Silbert's shrug was just discernible from outside his suit.

“No one ever confided in me,” he replied. “I was given a pretty good briefing on the job when I first took it over, but that didn't include an extension course in biology or biophysics. As far as I can tell they've been satisfied with what I've done. Whatever they wanted out of Raindrop doesn't seem to call for high-caliber professionals on the spot. I inspect to make sure no leaks too big for the algae to handle show up, I plant any new life forms they send up to be established here, and I collect regularly and send back to Earth the samples of what life there is. The last general sampling was nearly a month ago, and another is due in a few days. Maybe your boss could make do with that data — or if you like I can offer to make the regular sampling run right away instead of at the scheduled time. After all, he may be my boss too instead of the other way around, so I should be reporting to him.”

Bresnahan thought for a moment.

“All right,” he said. “I'm in no position to make either a decent collection or a decent report, as things stand. Let's go back to the station, tell him what's what, and let him decide what he does want. Maybe it's just a case of a new boss not knowing the ropes and trying to find out.”

“I'd question that, somehow, but can't think of anything better to do. Come on.”

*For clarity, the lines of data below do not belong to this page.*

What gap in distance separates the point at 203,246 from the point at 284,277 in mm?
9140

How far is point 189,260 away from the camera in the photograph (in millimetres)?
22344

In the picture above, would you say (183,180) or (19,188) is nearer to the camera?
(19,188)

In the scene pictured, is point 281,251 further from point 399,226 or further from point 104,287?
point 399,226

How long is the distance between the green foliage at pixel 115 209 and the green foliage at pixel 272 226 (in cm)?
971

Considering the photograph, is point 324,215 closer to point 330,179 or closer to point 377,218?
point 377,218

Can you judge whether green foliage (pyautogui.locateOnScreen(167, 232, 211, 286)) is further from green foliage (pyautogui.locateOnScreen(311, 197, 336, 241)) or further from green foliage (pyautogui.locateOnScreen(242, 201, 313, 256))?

Silbert swam back toward the lock from which they had emerged only a few minutes before. They had drifted far enough from it in that time so that its details had faded to a greenish blur, but there was no trouble locating the big cylinder. The door they had used was still open.

Silbert pulled himself through, lent Bresnahan a hand in doing likewise, closed the portal, and started a small pump. The pressure head was only the quarter atmosphere maintained by the tension of the alga skin, and emptying the chamber of water did not take long. The principal delay was caused by Bresnahan's failure to stand perfectly still; with gravity only a little over one five-thousandths Earth normal, it didn't take much disturbance to slosh some water away from the bottom of the lock where the pump intake was located.